Goal
What fixed budget does the e-commerce company in the clustering article's example have for discount coupons?

Text provided
## start

Clustering — Profiling & Cluster Movement Diagram

Rhydham Gupta
4 min readOct 13, 2022

--

Kmeans clustering is one of the most widely used techniques by data scientists. Its simplicity, easy interpretation, and business value are simply amazing. But still, I find that when I ask people how do you select the optimal number of clusters, they’ll answer like the elbow curve. My next question to them is what else? And most often they look at me in amazement and say nothing more.

There’s nothing wrong with this but it is very incomplete because remember any technique is only valuable when it provides value to the business. In this article, I am going to share a practical approach to selecting the optimal number of clusters in any real project.

Broadly speaking there are four major steps -

  1. Defining the clustering objective
  2. Using statistical measures to select the optimal range of clusters
  3. Profiling of the clusters
  4. Cluster movement diagram

Defining the clustering objective

Clustering is no magic but grouping similar data points together. Now it is the business need that will determine the parameters for similarity. Let’s take a simple example —

Let’s say an e-commerce company (Flipkart, Amazon) wants to send discount coupons to selected customers. They have a fixed budget of $100K. Now as a data scientist you are asked to give them the list of customers who should be targeted for discounts and what level of discount should be offered.

One of the very practical solutions is to segment the customers. One objective could be that we want to offer these discounts to high-value customers and target the younger customer base. We have defined the parameters, now let's put them as variables-

High-Value customers— Average Monthly sales, Average ticket value, Payment method, #unique categories purchased, frequency of purchase

Younger customer base — Age, Location(City Tier)

Avoid putting the irrelevant variables into clustering because it will only drift your analysis.

Using statistical measures to select the optimal range of clusters

Now that we have the variables selected, the next question is how many clusters. The statistical measures are a good way to obtain the optimal range of clusters that can be selected. ELBOW CURVE and silhouette score are some popular methods that can be used. Use it to only get the range like 5–7, 4–6, etc. Choosing the K (number of clusters) only from these measures is not always a good idea as it sometimes leads us to ignore some important information.

## end

Dataset records
## start

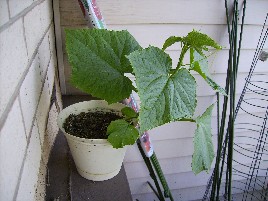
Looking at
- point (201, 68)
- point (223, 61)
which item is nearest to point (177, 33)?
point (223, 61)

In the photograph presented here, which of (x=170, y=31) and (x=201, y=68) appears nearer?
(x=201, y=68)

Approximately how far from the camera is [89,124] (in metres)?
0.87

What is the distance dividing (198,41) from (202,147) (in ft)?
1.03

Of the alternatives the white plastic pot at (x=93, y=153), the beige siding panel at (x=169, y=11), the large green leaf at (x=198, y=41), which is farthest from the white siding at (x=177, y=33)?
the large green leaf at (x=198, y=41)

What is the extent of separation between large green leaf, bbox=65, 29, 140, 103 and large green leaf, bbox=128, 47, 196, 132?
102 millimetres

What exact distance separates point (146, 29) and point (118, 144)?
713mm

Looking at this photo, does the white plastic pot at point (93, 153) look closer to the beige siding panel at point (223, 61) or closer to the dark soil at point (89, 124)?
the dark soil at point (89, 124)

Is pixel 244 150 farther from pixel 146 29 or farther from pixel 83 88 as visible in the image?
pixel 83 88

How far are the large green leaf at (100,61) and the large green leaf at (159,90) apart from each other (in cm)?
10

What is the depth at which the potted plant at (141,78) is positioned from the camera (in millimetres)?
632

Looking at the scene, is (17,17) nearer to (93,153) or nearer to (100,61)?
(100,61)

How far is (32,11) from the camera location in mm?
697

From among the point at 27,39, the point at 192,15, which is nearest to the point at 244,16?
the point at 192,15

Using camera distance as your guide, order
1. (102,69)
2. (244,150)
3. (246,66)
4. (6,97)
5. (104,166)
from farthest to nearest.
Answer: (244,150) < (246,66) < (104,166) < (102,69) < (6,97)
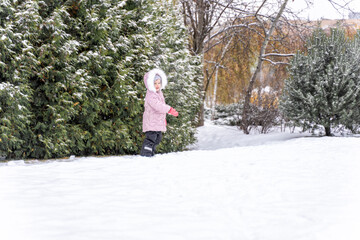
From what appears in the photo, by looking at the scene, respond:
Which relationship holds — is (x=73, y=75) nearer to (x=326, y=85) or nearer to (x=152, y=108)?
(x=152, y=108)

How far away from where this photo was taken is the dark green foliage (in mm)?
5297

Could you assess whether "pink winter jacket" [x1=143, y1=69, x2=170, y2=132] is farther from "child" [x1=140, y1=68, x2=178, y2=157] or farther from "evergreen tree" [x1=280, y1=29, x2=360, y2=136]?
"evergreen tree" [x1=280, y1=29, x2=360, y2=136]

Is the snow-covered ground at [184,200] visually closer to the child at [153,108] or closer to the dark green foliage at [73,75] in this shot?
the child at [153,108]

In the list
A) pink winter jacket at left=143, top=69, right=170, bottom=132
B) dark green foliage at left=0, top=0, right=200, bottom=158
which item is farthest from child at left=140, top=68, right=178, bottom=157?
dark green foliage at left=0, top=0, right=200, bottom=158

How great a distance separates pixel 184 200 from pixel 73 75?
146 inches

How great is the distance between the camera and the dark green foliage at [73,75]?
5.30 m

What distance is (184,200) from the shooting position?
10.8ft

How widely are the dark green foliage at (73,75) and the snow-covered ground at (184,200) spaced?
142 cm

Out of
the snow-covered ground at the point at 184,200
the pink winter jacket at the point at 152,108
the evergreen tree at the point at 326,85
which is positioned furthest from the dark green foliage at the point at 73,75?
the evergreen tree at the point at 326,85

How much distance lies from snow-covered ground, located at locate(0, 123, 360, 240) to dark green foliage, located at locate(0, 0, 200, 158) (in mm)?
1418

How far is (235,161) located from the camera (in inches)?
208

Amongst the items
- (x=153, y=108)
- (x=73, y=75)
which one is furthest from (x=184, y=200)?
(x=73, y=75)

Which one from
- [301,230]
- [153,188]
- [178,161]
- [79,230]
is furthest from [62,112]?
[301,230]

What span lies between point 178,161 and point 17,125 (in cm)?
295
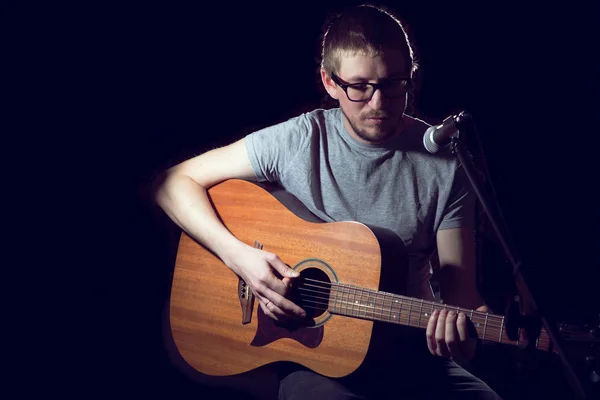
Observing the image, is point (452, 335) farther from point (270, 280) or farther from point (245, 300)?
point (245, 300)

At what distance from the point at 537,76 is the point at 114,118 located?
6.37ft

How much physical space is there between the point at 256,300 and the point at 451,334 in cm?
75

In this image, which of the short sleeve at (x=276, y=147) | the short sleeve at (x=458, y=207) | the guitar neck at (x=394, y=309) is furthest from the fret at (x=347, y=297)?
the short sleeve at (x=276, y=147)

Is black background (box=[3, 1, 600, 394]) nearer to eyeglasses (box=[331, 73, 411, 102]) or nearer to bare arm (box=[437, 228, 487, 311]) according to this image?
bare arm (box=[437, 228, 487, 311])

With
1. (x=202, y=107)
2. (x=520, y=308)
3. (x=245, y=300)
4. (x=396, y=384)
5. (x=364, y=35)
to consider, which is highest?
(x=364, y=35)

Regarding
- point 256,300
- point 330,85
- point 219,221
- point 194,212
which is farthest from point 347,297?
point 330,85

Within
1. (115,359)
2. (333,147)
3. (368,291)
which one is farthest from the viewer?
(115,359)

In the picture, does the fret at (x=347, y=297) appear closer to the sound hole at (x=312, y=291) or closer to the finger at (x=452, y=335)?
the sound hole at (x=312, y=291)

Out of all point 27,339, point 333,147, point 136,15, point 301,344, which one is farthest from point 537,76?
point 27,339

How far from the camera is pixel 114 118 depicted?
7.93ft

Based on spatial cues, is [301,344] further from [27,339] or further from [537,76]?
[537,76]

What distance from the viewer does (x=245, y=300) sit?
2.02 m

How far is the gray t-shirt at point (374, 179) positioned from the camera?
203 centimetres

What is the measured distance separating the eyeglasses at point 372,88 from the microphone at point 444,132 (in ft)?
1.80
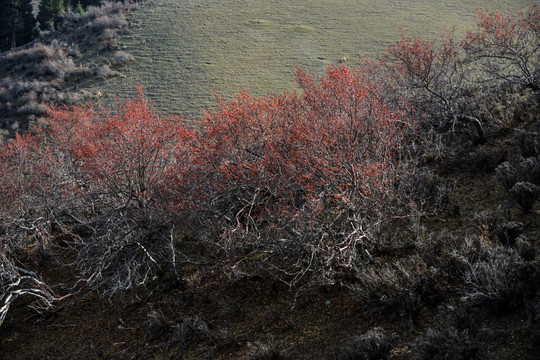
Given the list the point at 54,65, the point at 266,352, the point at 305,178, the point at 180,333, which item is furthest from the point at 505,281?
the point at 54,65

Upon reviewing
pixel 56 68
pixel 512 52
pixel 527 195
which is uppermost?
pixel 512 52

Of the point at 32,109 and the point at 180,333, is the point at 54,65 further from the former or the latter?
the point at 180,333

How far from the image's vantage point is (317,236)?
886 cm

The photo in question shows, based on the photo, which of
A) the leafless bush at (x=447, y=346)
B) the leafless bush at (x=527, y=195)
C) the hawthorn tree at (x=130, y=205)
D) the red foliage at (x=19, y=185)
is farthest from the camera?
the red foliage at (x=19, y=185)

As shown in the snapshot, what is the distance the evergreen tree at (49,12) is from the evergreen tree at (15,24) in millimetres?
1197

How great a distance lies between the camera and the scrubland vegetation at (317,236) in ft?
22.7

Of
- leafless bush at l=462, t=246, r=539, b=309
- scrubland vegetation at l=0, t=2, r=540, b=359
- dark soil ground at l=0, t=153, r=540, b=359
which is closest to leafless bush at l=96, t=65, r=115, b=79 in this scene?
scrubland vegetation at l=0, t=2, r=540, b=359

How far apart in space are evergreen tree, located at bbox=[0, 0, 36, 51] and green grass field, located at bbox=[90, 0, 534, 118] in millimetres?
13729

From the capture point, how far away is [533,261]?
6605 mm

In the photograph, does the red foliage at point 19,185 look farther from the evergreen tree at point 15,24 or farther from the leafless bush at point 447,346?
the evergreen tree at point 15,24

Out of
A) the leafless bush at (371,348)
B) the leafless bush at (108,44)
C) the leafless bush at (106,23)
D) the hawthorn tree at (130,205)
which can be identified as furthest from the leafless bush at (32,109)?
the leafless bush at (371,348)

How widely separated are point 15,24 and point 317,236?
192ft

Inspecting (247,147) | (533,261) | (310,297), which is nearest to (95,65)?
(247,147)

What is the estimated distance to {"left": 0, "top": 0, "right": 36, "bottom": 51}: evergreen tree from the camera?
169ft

## end

The solution
$100K.